Task inputs:
=== Begin Enclosure ===
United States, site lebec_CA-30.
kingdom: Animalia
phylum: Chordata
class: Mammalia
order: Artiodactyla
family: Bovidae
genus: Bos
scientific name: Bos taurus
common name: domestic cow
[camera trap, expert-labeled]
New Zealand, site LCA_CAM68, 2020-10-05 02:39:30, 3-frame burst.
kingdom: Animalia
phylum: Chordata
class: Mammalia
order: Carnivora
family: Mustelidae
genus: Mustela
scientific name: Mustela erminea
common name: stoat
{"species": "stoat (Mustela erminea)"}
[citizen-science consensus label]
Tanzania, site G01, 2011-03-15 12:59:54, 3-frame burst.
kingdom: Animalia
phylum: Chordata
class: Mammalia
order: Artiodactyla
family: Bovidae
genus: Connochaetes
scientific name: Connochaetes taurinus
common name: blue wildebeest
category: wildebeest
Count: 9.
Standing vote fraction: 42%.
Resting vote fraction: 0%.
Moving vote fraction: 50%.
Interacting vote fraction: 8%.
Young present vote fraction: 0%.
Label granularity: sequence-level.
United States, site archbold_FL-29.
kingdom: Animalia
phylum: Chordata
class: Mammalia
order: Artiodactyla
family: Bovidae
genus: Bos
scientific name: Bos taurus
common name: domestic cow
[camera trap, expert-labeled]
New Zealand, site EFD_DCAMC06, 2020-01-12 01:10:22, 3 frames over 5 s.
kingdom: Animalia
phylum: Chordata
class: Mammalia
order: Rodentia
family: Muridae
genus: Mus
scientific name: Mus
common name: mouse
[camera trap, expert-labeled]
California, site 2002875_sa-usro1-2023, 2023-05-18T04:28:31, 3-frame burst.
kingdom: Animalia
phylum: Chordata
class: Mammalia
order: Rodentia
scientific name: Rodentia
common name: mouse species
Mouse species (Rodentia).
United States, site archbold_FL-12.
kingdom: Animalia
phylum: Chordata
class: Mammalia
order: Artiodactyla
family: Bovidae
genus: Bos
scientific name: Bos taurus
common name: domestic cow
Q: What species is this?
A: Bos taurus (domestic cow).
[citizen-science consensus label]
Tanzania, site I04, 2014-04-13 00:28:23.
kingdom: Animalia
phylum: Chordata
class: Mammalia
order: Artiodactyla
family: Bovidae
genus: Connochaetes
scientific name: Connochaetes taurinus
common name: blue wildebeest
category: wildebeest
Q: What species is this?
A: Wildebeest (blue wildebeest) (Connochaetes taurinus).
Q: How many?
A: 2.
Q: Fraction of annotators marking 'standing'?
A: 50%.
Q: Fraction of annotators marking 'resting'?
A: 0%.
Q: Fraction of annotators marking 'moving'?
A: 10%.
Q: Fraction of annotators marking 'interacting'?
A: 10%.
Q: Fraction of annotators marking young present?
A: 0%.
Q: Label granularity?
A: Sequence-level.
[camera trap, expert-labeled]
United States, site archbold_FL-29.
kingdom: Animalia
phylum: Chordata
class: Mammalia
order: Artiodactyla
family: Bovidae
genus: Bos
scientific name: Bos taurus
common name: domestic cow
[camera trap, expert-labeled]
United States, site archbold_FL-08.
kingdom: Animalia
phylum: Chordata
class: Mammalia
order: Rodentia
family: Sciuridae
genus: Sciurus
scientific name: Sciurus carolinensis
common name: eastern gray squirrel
=== End Enclosure ===
Task prompt: Please return exactly the lines from the one containing "A: Wildebeest (blue" through the end of the entries above, adding no other line.

Answer section:
A: Wildebeest (blue wildebeest) (Connochaetes taurinus).
Q: How many?
A: 2.
Q: Fraction of annotators marking 'standing'?
A: 50%.
Q: Fraction of annotators marking 'resting'?
A: 0%.
Q: Fraction of annotators marking 'moving'?
A: 10%.
Q: Fraction of annotators marking 'interacting'?
A: 10%.
Q: Fraction of annotators marking young present?
A: 0%.
Q: Label granularity?
A: Sequence-level.
[camera trap, expert-labeled]
United States, site archbold_FL-29.
kingdom: Animalia
phylum: Chordata
class: Mammalia
order: Artiodactyla
family: Bovidae
genus: Bos
scientific name: Bos taurus
common name: domestic cow
[camera trap, expert-labeled]
United States, site archbold_FL-08.
kingdom: Animalia
phylum: Chordata
class: Mammalia
order: Rodentia
family: Sciuridae
genus: Sciurus
scientific name: Sciurus carolinensis
common name: eastern gray squirrel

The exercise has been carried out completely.